Dans le débat qui a suivi, le besoin de plus de transparence, de lutte contre le dumping, d'une Europe qui protège et d'un socle commun de droits sociaux ont été fréquemment mentionnés.
Je ferai référence à la réponse de Michel BARNIER qui a appelé fort justement à comprendre le sentiment populaire exprimé dans plusieurs pays auquel il faut répondre en ne le confondant pas avec le populisme. Il faut, selon lui, ajouter une dimension sociale au marché unique avec plus de cohésion et un socle commun de droits sociaux.
Ces préoccupations ont été également largement exprimées dans un deuxième débat qui portait précisément sur le rapprochement de l'Union européenne des citoyens. J'y ajouterai l'idée d'une Europe qui fait moins mais de façon plus efficace, en donnant des réponses aux problèmes concrets des citoyens. C'est précisément ce que nous avons défendu ici-même au Sénat dans notre rapport sur la refondation de l'Union européenne.

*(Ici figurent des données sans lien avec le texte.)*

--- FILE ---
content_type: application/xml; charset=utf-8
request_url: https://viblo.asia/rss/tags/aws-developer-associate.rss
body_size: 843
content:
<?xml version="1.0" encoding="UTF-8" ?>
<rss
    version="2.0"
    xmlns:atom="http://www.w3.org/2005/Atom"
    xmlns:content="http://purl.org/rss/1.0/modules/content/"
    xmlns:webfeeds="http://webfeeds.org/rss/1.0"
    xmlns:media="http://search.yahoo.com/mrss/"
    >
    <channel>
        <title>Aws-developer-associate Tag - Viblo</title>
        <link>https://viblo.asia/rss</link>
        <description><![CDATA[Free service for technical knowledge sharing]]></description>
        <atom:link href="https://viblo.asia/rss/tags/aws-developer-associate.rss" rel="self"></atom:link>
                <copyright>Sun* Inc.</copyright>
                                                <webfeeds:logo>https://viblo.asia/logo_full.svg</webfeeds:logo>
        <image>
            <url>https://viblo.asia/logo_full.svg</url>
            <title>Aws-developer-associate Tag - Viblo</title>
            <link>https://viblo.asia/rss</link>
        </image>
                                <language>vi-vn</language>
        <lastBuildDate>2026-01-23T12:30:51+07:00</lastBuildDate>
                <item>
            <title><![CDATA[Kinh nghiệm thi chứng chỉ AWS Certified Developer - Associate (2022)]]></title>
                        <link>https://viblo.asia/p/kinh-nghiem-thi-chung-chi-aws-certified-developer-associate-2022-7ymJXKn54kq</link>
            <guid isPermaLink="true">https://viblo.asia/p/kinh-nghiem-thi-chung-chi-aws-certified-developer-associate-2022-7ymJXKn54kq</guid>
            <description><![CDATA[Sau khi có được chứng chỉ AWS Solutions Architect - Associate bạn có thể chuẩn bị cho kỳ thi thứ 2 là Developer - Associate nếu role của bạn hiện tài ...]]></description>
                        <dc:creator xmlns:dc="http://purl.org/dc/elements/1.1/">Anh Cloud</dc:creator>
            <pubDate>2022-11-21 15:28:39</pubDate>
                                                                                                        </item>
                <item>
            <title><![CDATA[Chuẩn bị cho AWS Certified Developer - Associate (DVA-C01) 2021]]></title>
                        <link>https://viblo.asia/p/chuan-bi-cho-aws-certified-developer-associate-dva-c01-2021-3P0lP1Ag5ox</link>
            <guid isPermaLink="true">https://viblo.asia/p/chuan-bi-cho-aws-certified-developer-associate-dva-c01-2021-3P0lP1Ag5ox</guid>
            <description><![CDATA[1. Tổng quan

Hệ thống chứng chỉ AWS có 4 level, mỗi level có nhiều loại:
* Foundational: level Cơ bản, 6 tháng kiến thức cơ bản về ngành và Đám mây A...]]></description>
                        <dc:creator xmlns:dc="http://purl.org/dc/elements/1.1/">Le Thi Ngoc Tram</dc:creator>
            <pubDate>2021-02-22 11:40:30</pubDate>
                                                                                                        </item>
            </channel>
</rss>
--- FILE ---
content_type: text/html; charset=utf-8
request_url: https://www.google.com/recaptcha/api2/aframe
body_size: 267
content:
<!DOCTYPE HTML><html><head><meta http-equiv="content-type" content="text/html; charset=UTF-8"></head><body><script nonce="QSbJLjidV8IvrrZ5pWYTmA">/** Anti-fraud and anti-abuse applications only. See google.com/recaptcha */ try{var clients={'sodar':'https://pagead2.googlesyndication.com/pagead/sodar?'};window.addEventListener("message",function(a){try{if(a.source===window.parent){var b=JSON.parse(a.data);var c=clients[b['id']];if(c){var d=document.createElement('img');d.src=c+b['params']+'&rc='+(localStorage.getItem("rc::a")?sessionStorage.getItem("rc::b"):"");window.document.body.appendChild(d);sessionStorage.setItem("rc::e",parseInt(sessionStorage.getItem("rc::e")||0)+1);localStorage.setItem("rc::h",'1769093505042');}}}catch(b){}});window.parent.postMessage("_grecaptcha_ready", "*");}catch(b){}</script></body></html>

Au cours d'un troisième débat sur l'Europe du numérique, j'ai pu faire partager à nos collègues européens les préoccupations que nous avons souvent mises en avant, en particulier sur la couverture numérique du territoire - l'engagement du Sénat français, notamment par les travaux de nos collègues André Gattolin, Colette Mélot et Catherine Morin-Dessailly, et de la commission de la culture, a été rappelé -, l'émergence de champions européens, les conditions de mise en oeuvre des règles de concurrence, la régulation des plateformes, la protection des données personnelles ou encore la cybersécurité. Les interventions ont montré une forte sensibilité de nos collègues européens aux enjeux de l'accès de tous au numérique et de la cybersécurité. On notera sur ce dernier point l'ouverture de la première «ambassade des données » par l'Estonie au Luxembourg pour sauvegarder les données les plus importantes. Une loi luxembourgeoise permet de protéger ce « centre de données » comme une ambassade. Si certains pays de l'Europe du Nord sont très avancés en matière d'administration numérique, il n'est pas certain que toutes les précautions aient été prises pour faire face à une cyberattaque.
Enfin, deux autres débats ont porté respectivement sur l'Union de la sécurité et sur la dimension extérieure des migrations. Sur la sécurité, on retiendra essentiellement les besoins de partage d'informations et de prévention de la radicalisation, soulignés tout particulièrement par le commissaire Julian King. Sur les migrations, a été relevée la nécessité d'aider les pays d'origine pour prévenir le phénomène et favoriser le développement, de mieux identifier ceux qui ont besoin d'une protection par rapport aux migrants économiques et de promouvoir les retours notamment à travers des accords de réadmission. Autant de pistes que nous avons mises régulièrement en avant.
Enfin, s'agissant de la Task force sur la subsidiarité, annoncée par Jean-Claude Juncker dans son discours sur l'état de l'Union, la COSAC ne s'est pas satisfait du nombre de trois représentants des parlements nationaux. Elle a donc demandé à pouvoir désigner trois membres supplémentaires. En toute hypothèse, un groupe de travail composé des parlements nationaux intéressés, viendrait nourrir un dialogue régulier sur les travaux de cette Task force.
Voilà, quelques éléments que je souhaitais vous livrer et que mes collègues peuvent compléter s'ils le souhaitent.